La misión del Profeta Ezequiel consistió principalmente en combatir la idolatría, la corrupción por las malas costumbres, y las ideas erróneas acerca del pronto regreso a Jerusalén. Para consolarlos pinta el Profeta, con los más vivos y bellos colores, las esperanzas de la salud mesiánica.

Divídese el libro en un Prólogo, que relata el llamamiento del profeta (caps. 1-3), y tres partes principales. La primera (caps. 4-24) comprende las profecías acerca de la ruina de Jerusalén; la segunda (caps. 25-32), el castigo de los pueblos enemigos de Judá; la tercera (caps. 33-48), la restauración.

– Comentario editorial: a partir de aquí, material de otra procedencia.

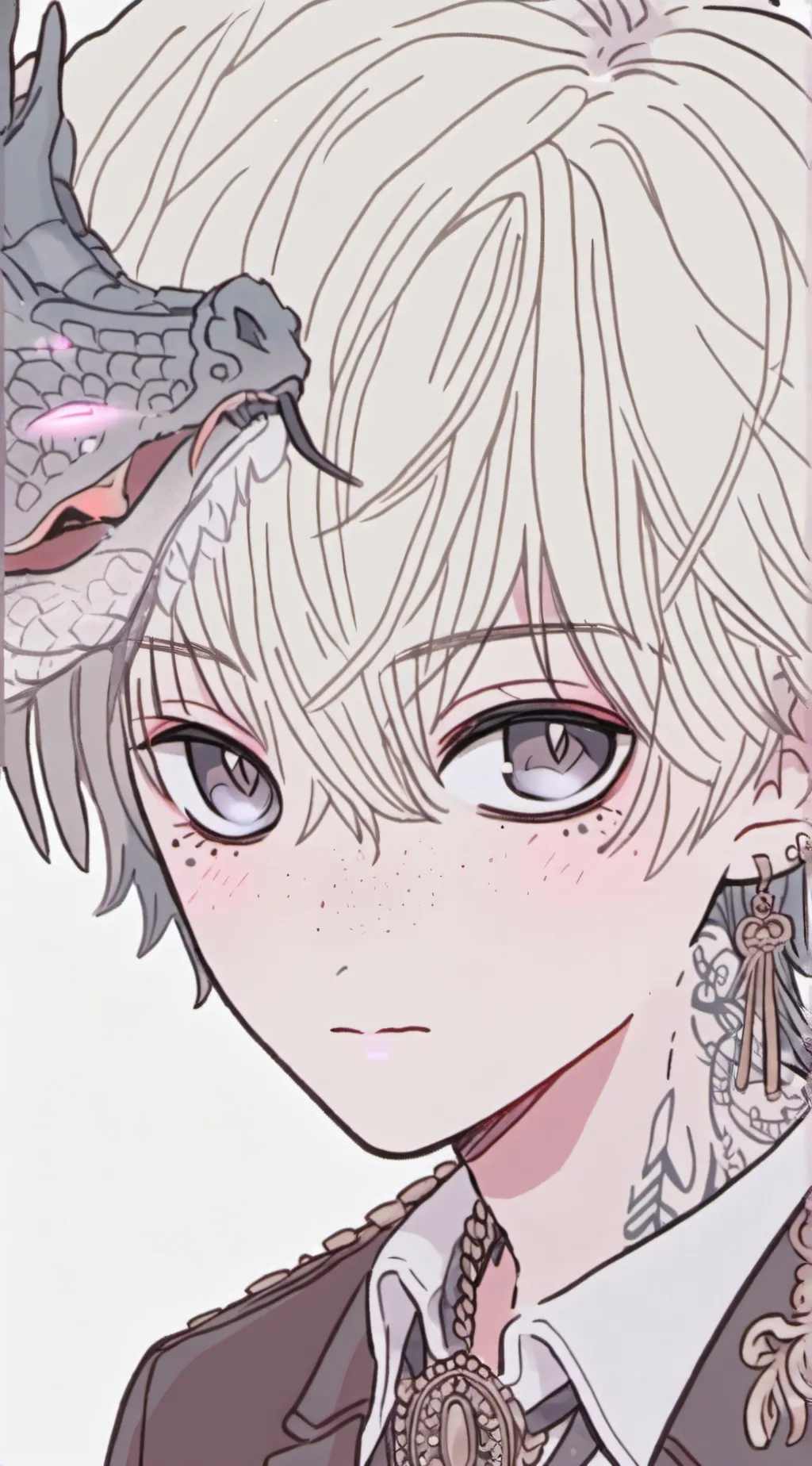 ai character: Jake background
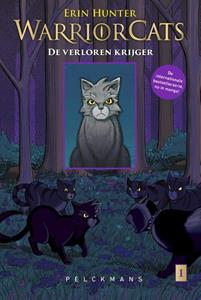 Dan Jolley, Erin Hunter Warrior Cats - Manga: De verloren krijger -   (ISBN: 9789463835169)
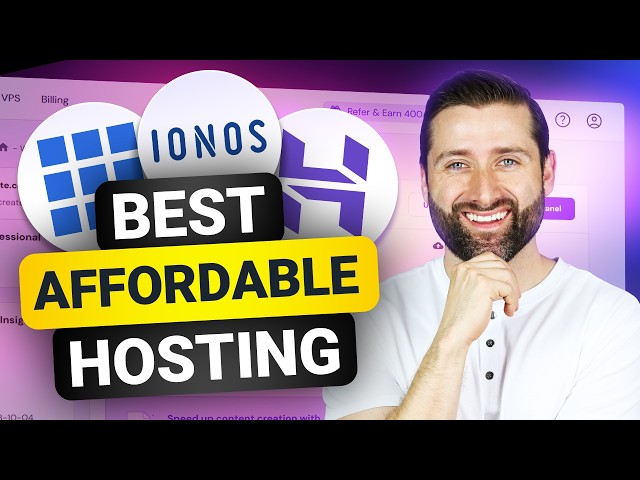 Best Cheap Web Hosting | Cheap Hosting Options That Are Worth It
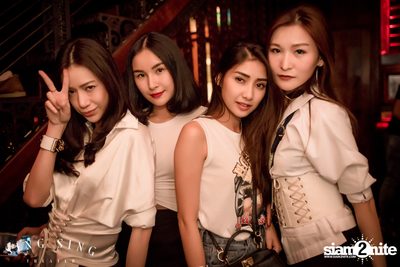BLING IT w/ Bangkok Invaders at Sing Sing Theater — photo 78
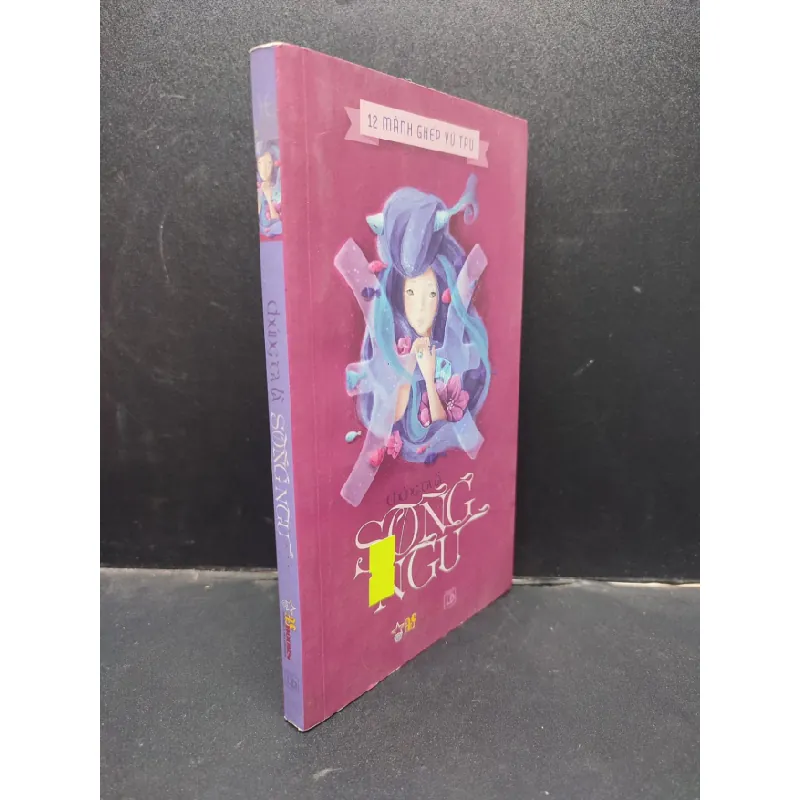 [Sách Cũ SCGR] Chúng ta là Song Ngư Asbooks 2012 mới 80% ố vàng bẩn bìa HCM2704 cung hoàng đạo 684439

«Es notable la última sección del profeta (40-48) en que nos describe en forma verdaderamente geométrica la restauración de Israel después del cautiverio: el Templo, la ciudad, sus arrabales y la tierra toda de Palestina repartida por igual entre las doce tribus» (Nácar-Colunga).

Las profecías de Ezequiel descuellan por la riqueza de alegorías, imágenes y acciones simbólicas de tal manera, que S. Jerónimo las llama «mar de la palabra divina» y «laberinto de los secretos de Dios».

Su mensaje gira en torno a la Gloria y Santidad de Dios.

Visión de la divinidad y el concepto de Dios: ningún otro libro nos da una visión tan sublime de la majestad de Dios. Dios es el Santo, el Trascendente. El pecado es traicionar la Santidad de Dios. El pecado de Israel y el castigo: todos los pecados son ofensas contra la santidad de Dios y contra su Gloria. Estos son los pecados que echa en cara Ezequiel: profanación del culto y del santuario (Ez 5, 11), la idolatría (6,6;14, 3ss. Cap. 20), la infidelidad a Dios confiando en alianzas políticas (16 y 23), las culpas de los malos jefes y falsos profetas (22, 6; 17; 21; 30; 12; 13). Hace tres alegorías: la novia infiel (cap. 16), de las dos hermanas (cap. 23) y un resumen de la historia de Israel (cap. 20).

El castigo purificador: por culpa de los pecados. Retribución colectiva e individual: Ezequiel, sin renunciar al principio de la solidaridad 56, es el primero de los profetas que habla del problema de la responsabilidad personal por el pecado. La retribución, premio o castigo, está en relación con la conducta de cada uno (cf. Ez 18). Promesa de la restauración: es también profeta de esperanza. Predica la esperanza en el regreso (cf. Ez 36; 37; 39). La figura del Mesías no será un rey, sino un sacerdote-pastor (cf. 21, 17; 22, 6; 26, 16; 27, 21; 45, 46). La misión del Salvador es esencialmente sagrada, cultual, de “santidad”.